Question 4.9: Determine the forces in members FJ, HJ, and HK of the K trus...
Determine the forces in members FJ, HJ, and HK of the K truss shown in Fig. 4.24(a) by the method of sections.
From Fig. 4.24(a), we can observe that the horizontal section aa passing through the three members of interest, FJ, HJ, and HK, also cuts an additional member FI, thereby releasing four unknowns, which cannot be determined by three equations of equilibrium. Trusses such as the one being considered here with the members arranged in the form of the letter K can be analyzed by a section curved around the middle joint, like section bb shown in Fig. 4.24(a).
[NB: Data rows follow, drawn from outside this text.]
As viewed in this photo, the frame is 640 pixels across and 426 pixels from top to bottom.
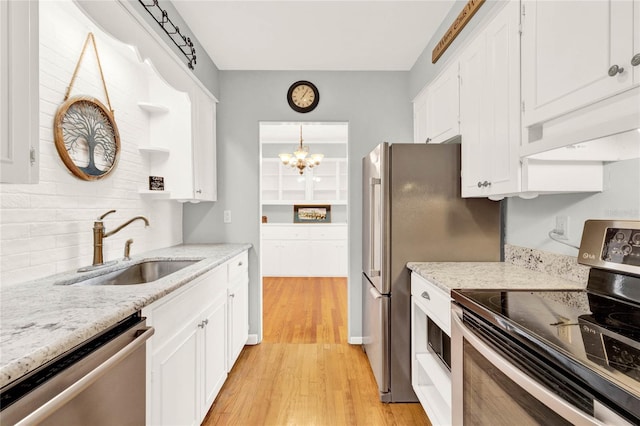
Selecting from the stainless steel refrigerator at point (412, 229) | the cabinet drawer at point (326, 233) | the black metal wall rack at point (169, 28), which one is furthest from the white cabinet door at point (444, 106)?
the cabinet drawer at point (326, 233)

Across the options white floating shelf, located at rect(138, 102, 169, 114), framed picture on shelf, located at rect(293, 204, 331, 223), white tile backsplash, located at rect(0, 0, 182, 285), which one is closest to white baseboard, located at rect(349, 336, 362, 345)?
white tile backsplash, located at rect(0, 0, 182, 285)

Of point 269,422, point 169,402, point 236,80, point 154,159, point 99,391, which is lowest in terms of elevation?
point 269,422

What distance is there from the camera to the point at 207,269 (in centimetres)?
164

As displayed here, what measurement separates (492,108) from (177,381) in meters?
2.00

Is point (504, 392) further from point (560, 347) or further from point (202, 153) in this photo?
point (202, 153)

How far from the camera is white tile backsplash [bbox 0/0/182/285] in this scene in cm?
128

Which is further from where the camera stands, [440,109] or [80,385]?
[440,109]

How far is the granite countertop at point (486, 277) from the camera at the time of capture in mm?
1279

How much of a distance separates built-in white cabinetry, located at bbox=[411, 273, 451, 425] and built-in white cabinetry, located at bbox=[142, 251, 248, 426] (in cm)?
122

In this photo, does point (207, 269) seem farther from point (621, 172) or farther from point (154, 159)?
point (621, 172)

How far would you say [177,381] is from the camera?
1.34 meters

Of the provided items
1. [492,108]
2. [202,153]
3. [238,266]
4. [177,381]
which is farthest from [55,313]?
[492,108]

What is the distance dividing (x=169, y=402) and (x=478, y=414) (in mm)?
1231

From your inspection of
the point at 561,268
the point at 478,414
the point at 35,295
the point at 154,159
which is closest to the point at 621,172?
the point at 561,268
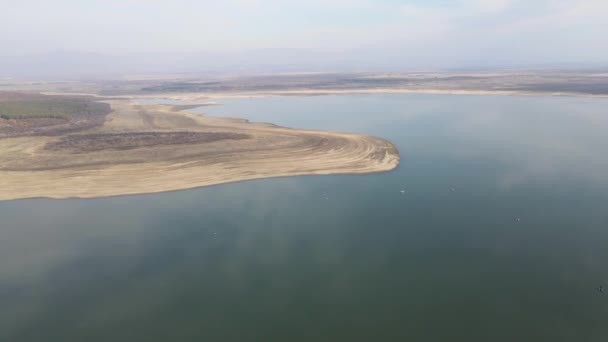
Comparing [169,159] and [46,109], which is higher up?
[46,109]

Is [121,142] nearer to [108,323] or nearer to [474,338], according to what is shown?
[108,323]

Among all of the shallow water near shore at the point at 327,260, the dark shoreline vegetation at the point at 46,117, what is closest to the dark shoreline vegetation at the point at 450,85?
the dark shoreline vegetation at the point at 46,117

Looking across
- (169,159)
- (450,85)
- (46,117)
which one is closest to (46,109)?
(46,117)

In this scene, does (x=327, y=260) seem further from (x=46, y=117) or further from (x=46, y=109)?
(x=46, y=109)

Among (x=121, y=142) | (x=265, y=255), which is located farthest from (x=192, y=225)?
(x=121, y=142)

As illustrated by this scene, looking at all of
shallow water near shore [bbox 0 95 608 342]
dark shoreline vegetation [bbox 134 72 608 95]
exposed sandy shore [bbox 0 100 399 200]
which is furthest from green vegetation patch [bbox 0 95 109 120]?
dark shoreline vegetation [bbox 134 72 608 95]

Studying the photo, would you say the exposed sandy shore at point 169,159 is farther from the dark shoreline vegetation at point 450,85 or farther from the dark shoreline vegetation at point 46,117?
the dark shoreline vegetation at point 450,85
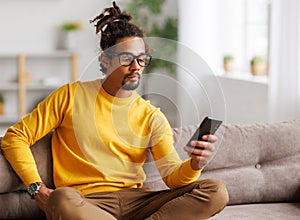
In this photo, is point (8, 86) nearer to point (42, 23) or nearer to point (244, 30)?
point (42, 23)

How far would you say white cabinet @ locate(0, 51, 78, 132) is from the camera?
621 cm

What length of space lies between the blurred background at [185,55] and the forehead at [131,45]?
5 centimetres

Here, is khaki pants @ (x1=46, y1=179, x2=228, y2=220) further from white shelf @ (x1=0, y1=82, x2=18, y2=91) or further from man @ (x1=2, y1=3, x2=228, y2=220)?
white shelf @ (x1=0, y1=82, x2=18, y2=91)

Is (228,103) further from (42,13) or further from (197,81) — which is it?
(197,81)

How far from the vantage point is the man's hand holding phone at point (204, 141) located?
2.19m

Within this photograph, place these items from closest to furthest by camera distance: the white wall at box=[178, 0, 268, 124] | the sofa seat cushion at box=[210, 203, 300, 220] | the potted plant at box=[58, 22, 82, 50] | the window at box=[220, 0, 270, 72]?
the sofa seat cushion at box=[210, 203, 300, 220] < the white wall at box=[178, 0, 268, 124] < the window at box=[220, 0, 270, 72] < the potted plant at box=[58, 22, 82, 50]

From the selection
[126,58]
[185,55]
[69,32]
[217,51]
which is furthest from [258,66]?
[126,58]

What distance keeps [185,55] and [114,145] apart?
406 millimetres

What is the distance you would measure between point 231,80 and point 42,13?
225 centimetres

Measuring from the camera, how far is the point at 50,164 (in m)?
2.47

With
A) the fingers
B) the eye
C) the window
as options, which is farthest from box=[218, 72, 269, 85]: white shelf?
the fingers

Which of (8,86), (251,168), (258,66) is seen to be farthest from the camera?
(8,86)

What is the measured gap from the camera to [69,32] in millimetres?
6297

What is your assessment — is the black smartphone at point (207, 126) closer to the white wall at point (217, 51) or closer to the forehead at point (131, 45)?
the forehead at point (131, 45)
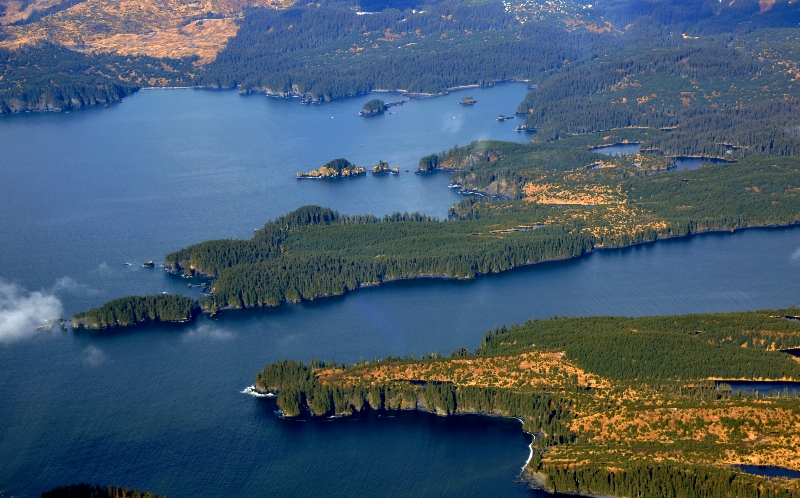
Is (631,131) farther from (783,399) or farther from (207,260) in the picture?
(783,399)

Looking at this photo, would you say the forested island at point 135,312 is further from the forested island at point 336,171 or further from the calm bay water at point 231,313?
the forested island at point 336,171

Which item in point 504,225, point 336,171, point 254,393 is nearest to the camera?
point 254,393

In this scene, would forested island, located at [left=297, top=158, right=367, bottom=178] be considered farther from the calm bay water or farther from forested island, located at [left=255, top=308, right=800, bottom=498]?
forested island, located at [left=255, top=308, right=800, bottom=498]

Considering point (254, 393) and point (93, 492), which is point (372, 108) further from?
point (93, 492)

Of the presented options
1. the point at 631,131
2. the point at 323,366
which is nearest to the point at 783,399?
the point at 323,366

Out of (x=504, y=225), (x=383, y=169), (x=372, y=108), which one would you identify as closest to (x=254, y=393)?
(x=504, y=225)

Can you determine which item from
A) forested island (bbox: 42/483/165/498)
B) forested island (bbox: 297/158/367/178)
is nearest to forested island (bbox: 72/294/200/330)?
forested island (bbox: 42/483/165/498)
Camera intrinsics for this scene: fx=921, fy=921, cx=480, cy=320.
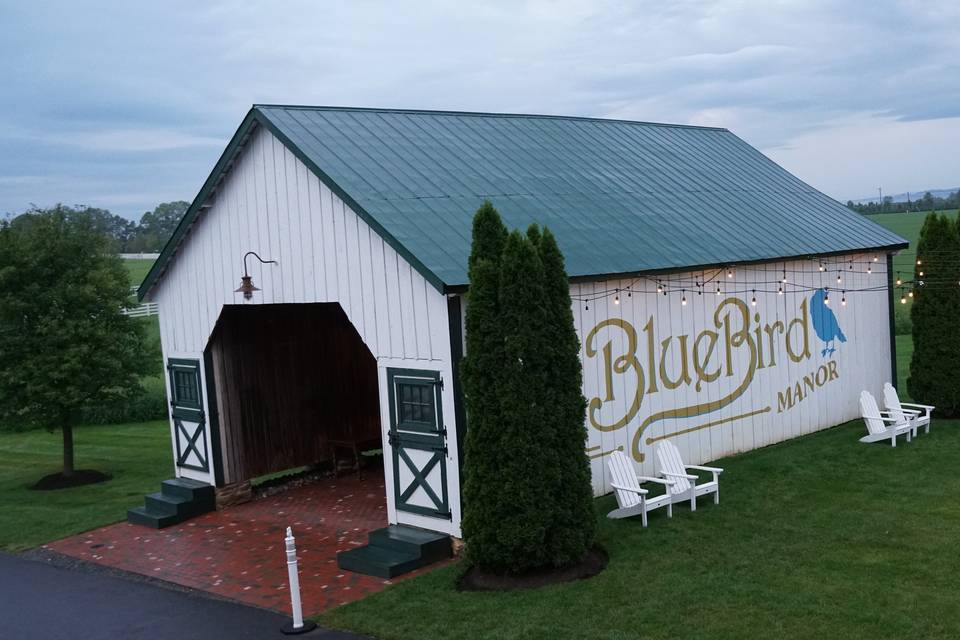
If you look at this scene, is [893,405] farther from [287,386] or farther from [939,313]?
[287,386]

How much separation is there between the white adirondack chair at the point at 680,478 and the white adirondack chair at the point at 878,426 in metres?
3.82

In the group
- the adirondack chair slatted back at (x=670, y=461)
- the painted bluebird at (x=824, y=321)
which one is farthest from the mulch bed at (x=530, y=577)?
the painted bluebird at (x=824, y=321)

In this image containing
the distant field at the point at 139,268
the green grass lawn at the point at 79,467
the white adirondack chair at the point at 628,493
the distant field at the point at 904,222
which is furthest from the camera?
the distant field at the point at 904,222

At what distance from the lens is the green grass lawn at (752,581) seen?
26.2 ft

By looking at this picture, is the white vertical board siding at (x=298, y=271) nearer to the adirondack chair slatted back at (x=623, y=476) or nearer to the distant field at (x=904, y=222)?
the adirondack chair slatted back at (x=623, y=476)

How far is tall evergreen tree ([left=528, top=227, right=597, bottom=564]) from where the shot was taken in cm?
940

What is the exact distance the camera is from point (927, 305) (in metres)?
16.3

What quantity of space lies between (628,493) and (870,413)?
593cm

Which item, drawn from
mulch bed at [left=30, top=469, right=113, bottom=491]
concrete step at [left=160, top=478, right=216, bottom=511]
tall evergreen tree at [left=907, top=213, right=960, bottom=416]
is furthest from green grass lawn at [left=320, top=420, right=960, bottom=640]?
mulch bed at [left=30, top=469, right=113, bottom=491]

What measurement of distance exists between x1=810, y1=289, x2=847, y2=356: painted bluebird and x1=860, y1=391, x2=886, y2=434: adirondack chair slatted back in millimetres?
1151

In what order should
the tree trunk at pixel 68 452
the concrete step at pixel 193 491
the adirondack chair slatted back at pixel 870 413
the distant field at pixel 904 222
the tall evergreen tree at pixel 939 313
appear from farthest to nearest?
the distant field at pixel 904 222 < the tree trunk at pixel 68 452 < the tall evergreen tree at pixel 939 313 < the adirondack chair slatted back at pixel 870 413 < the concrete step at pixel 193 491

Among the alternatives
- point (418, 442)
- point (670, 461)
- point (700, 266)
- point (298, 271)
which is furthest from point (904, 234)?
point (418, 442)

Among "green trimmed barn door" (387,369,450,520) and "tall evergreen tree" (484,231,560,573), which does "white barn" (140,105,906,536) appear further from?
"tall evergreen tree" (484,231,560,573)

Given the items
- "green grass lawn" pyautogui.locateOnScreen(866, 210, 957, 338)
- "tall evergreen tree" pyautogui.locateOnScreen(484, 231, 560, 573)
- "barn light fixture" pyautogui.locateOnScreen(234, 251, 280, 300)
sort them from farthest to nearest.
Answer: "green grass lawn" pyautogui.locateOnScreen(866, 210, 957, 338), "barn light fixture" pyautogui.locateOnScreen(234, 251, 280, 300), "tall evergreen tree" pyautogui.locateOnScreen(484, 231, 560, 573)
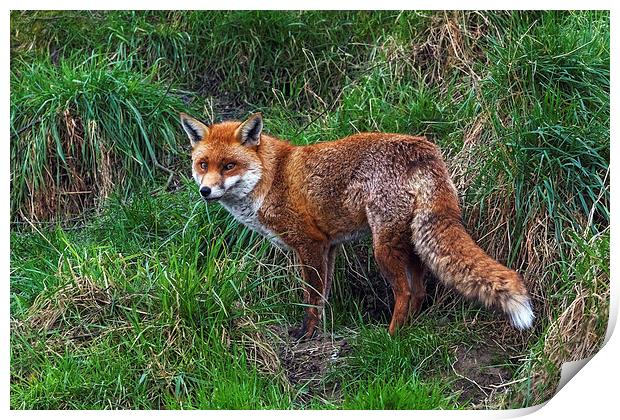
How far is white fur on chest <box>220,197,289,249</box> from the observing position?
4570 mm

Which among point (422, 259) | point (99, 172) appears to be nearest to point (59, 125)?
point (99, 172)

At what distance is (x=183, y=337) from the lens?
4148 mm

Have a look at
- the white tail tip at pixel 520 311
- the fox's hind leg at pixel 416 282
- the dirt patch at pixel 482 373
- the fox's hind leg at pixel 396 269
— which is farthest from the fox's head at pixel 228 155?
the white tail tip at pixel 520 311

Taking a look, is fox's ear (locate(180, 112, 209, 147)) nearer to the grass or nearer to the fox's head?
the fox's head

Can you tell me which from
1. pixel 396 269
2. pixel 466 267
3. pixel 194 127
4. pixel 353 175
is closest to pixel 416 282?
pixel 396 269

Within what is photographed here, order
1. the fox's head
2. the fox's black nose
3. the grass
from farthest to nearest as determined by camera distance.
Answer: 1. the fox's head
2. the fox's black nose
3. the grass

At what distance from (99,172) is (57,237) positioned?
→ 1.74ft

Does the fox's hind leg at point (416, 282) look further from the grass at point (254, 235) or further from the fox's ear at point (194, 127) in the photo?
the fox's ear at point (194, 127)

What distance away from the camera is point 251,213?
4.58 metres

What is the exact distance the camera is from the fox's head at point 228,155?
4.50 meters

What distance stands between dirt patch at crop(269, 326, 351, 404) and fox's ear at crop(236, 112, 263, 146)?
3.27 ft

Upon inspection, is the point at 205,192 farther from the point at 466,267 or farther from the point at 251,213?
the point at 466,267

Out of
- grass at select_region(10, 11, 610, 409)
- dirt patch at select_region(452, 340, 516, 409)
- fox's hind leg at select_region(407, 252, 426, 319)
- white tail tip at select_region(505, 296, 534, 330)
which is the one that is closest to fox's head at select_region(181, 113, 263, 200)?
grass at select_region(10, 11, 610, 409)
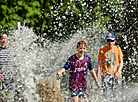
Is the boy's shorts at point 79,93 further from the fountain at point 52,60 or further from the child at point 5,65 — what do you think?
the child at point 5,65

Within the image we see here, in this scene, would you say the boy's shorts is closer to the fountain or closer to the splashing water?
the fountain

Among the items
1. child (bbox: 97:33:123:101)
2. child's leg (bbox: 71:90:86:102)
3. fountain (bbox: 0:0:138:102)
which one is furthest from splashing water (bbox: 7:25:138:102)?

To avoid the calculation of support reactions, we will use the upper portion IKNL of the truss above section bb for analysis. The free-body diagram of this portion is shown in Fig. 4.24(b). It can be seen that although section bb has cut four members, FI, IJ, JK, and HK, forces in members FI and HK can be determined by summing moments about points K and I , respectively, because the lines of action of three of the four unknowns pass through these points. We will, therefore, first compute F_{HK} by considering section bb and then use section aa to determine F_{FJ} and F_{HJ}.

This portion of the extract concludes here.